**RECORDS TO USE**
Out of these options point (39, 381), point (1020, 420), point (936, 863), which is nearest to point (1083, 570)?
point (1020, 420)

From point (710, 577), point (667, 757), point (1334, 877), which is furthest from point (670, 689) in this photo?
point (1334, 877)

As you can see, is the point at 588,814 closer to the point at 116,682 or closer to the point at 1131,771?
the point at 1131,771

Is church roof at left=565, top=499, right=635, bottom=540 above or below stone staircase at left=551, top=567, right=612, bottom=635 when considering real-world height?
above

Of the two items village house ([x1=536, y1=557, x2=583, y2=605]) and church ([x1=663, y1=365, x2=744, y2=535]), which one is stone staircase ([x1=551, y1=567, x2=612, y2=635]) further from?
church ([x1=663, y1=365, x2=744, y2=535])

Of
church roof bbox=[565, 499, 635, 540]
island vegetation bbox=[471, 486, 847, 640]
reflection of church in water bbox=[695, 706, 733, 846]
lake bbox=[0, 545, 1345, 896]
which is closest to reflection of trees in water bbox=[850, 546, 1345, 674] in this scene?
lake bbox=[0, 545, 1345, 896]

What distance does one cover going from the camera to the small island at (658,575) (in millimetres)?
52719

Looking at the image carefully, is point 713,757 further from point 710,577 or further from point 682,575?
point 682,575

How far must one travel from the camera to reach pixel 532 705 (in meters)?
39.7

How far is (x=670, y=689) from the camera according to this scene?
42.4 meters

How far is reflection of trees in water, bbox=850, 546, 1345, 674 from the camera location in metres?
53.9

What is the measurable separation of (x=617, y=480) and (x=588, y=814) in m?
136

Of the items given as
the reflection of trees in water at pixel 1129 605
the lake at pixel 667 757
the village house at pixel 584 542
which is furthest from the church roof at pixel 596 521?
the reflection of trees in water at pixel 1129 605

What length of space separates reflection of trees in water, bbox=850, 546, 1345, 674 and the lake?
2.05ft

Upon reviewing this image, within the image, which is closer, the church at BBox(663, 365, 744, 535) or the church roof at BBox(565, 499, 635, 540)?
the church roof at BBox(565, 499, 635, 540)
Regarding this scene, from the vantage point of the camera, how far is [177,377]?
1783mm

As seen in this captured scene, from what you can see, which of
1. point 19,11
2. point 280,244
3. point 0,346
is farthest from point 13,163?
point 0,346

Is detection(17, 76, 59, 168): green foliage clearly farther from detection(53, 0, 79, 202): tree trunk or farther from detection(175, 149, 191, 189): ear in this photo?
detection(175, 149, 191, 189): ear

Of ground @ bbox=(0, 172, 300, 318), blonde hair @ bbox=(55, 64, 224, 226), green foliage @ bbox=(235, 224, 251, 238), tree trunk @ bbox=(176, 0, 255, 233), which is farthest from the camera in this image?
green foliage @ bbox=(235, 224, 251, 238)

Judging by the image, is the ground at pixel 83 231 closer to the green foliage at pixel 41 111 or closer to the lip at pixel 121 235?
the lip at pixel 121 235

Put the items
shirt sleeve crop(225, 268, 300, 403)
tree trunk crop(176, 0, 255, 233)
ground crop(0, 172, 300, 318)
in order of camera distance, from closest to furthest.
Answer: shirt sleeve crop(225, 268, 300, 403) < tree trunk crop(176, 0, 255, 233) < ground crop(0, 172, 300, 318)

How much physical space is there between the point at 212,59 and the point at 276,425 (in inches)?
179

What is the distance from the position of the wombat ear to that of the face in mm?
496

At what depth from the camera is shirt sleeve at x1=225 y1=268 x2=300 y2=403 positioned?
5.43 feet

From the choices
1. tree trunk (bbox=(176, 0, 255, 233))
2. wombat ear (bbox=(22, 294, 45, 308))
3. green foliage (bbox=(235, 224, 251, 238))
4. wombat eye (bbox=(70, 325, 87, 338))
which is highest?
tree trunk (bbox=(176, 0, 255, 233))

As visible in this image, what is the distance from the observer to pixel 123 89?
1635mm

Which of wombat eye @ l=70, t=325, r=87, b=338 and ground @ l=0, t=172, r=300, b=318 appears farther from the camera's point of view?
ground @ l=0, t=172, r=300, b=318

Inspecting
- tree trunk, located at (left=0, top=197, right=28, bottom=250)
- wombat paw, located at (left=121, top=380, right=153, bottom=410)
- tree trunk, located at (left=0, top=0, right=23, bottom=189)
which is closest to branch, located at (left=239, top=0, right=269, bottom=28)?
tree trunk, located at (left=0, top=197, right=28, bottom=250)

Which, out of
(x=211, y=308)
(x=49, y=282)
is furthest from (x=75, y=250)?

**WHAT IS EXPECTED**
Pull out everything from the line containing "How much physical" down to the last line of the data, including both ends, and reproduce it word for word.

**COMPLETE ANSWER**
How much physical space is there between the point at 212,59 and the point at 276,425 (in inches)?
179

What is the distance from the position of the wombat ear to that of the face in mm?
496

At what depth from the camera is shirt sleeve at x1=225 y1=268 x2=300 y2=403 positioned?
5.43 feet

From the choices
1. tree trunk (bbox=(176, 0, 255, 233))
2. wombat ear (bbox=(22, 294, 45, 308))
3. green foliage (bbox=(235, 224, 251, 238))
4. wombat eye (bbox=(70, 325, 87, 338))
which is highest?
tree trunk (bbox=(176, 0, 255, 233))

As visible in this image, what is the distance from the observer to pixel 123 89?
1635mm

Which of wombat eye @ l=70, t=325, r=87, b=338 and ground @ l=0, t=172, r=300, b=318 appears farther from the camera's point of view?
ground @ l=0, t=172, r=300, b=318

Inspecting
- tree trunk, located at (left=0, top=197, right=28, bottom=250)
- wombat paw, located at (left=121, top=380, right=153, bottom=410)
- tree trunk, located at (left=0, top=0, right=23, bottom=189)
which is closest to branch, located at (left=239, top=0, right=269, bottom=28)?
tree trunk, located at (left=0, top=197, right=28, bottom=250)

Which, out of
(x=211, y=308)
(x=49, y=282)
is furthest from (x=75, y=250)?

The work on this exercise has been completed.